* **INSTRUCTION**: From the items below, pull out every line that contains the string "shown", and copy each one in full. Case matters, so a line counts only if its capitalization matches.

* **STORED DATA**:
-- Start --

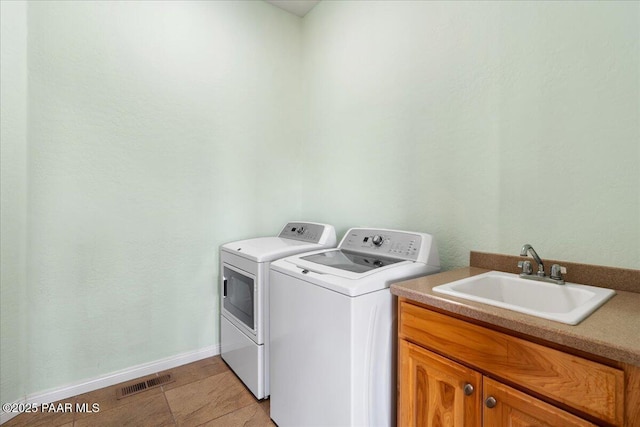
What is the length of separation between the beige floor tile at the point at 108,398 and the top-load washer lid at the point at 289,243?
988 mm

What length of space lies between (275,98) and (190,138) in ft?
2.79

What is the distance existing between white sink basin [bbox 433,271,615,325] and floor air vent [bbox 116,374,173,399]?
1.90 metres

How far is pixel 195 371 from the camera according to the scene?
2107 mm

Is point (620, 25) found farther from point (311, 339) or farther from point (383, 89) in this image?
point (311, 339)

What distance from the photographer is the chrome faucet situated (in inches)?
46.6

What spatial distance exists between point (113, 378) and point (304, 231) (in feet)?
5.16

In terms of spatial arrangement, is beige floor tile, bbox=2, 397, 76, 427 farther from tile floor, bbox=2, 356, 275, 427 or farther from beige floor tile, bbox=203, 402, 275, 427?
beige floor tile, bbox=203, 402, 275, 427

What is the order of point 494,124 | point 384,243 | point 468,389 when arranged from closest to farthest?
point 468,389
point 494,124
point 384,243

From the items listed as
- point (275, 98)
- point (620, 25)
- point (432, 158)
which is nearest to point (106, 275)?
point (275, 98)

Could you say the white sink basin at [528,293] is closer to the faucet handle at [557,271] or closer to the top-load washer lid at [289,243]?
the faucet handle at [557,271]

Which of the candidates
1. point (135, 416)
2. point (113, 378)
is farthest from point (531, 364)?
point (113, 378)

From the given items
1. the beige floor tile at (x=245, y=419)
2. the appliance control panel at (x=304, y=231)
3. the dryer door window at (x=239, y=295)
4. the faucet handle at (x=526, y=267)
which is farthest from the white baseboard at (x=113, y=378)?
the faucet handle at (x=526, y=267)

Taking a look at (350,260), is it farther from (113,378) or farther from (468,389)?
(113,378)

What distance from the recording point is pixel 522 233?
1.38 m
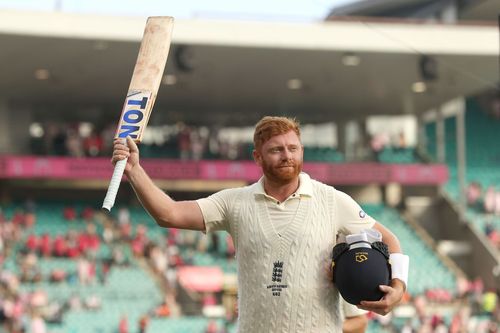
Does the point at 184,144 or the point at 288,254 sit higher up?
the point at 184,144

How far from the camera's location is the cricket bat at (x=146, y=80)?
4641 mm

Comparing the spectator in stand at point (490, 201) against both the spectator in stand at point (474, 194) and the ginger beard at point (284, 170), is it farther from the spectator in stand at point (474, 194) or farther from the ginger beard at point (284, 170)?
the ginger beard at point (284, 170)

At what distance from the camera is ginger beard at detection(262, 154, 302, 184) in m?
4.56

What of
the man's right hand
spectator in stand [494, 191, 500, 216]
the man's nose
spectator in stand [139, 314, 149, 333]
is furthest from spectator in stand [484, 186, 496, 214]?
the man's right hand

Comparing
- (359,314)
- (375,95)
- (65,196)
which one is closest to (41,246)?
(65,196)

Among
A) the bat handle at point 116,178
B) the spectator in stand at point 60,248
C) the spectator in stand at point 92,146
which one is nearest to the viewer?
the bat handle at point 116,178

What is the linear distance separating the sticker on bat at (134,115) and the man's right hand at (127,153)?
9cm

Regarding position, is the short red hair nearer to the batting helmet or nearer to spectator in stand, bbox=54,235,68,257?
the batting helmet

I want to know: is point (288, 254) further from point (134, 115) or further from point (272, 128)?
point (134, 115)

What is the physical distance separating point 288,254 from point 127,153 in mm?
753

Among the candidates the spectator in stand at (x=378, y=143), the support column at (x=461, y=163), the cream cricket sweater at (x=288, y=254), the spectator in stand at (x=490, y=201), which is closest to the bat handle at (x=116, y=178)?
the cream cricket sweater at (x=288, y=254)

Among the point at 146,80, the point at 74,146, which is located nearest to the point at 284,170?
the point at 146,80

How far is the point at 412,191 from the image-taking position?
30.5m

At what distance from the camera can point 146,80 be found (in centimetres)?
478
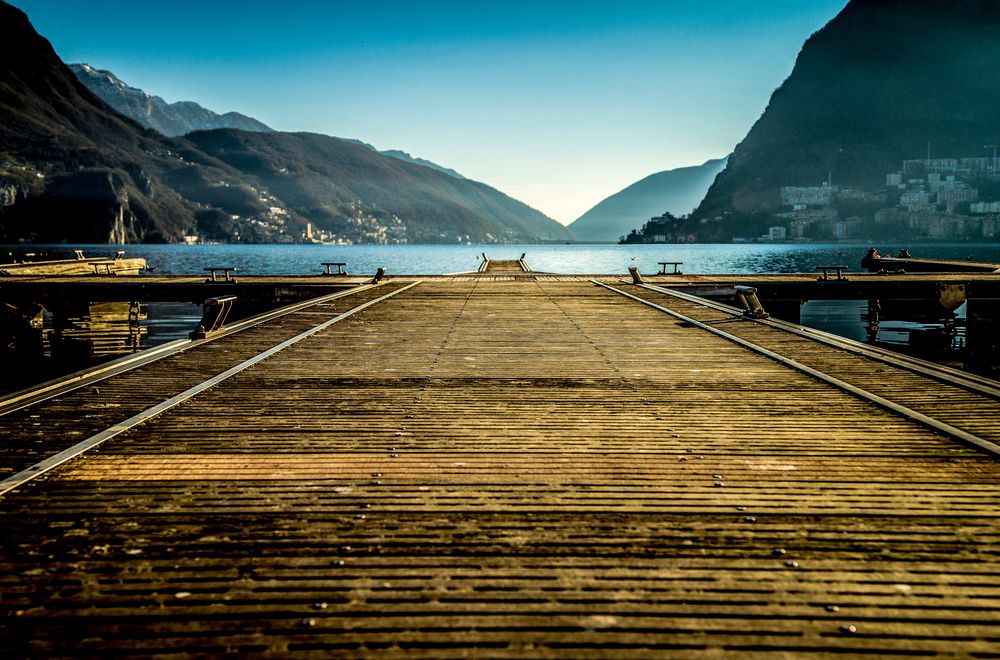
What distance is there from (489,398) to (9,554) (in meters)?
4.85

-- End --
-- Start --

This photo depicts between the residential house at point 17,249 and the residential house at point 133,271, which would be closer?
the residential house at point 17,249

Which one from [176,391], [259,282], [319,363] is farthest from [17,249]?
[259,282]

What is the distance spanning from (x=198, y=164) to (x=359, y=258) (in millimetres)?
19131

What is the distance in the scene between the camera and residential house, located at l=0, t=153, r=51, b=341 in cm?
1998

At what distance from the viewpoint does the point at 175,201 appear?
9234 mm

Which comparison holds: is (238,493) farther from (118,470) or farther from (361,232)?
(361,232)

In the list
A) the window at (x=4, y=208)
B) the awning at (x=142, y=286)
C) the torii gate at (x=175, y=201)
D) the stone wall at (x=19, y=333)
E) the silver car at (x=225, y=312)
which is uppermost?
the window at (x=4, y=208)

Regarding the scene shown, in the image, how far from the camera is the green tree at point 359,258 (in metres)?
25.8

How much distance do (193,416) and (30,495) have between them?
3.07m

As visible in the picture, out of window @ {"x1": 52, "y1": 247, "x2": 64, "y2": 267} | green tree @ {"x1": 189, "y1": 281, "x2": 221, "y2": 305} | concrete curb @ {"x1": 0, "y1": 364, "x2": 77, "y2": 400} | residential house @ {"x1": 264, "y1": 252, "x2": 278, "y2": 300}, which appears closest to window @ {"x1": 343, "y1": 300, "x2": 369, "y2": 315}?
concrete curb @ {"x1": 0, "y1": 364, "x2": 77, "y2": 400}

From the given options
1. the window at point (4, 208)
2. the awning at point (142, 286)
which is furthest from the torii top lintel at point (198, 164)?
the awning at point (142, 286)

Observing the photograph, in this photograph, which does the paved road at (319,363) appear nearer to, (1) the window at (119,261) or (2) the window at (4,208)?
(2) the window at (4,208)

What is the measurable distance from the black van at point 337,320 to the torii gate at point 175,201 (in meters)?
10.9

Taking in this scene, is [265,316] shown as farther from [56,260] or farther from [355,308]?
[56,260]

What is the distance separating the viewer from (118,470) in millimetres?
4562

-- End --

* **EXERCISE RESULT**:
Regarding the scene shown, in the image, how far from the camera is the green tree at point 359,258 (in metres)?
Taking in this scene, is [265,316] shown as farther from [56,260] or farther from [355,308]?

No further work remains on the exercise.